> **Material for this task**:
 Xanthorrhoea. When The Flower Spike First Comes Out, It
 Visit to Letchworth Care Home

---

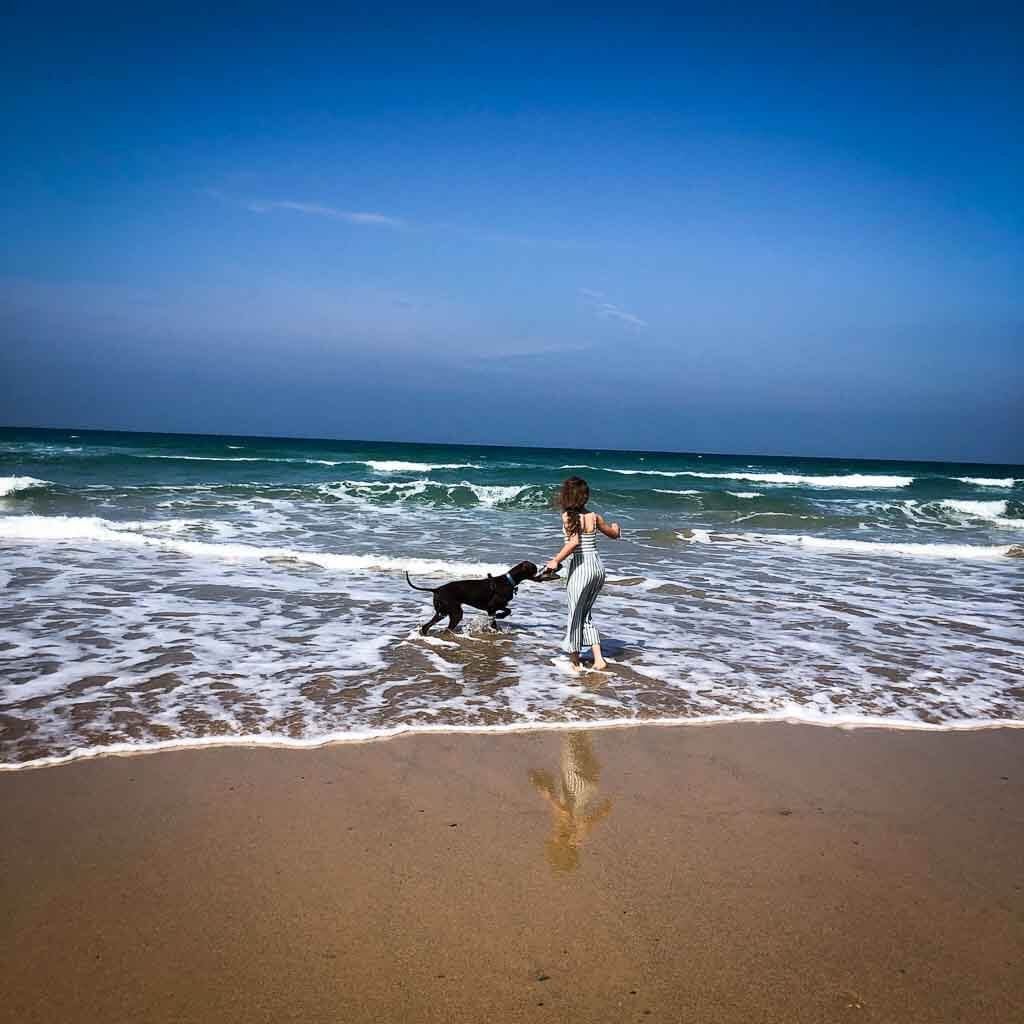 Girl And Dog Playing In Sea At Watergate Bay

> **Problem details**:
As listed above, the lines from the line with "Xanthorrhoea. When The" to the line with "Visit to Letchworth Care Home" are to be echoed exactly, with both ends included and nothing added.

> **Response**:
 Xanthorrhoea. When The Flower Spike First Comes Out, It
 Visit to Letchworth Care Home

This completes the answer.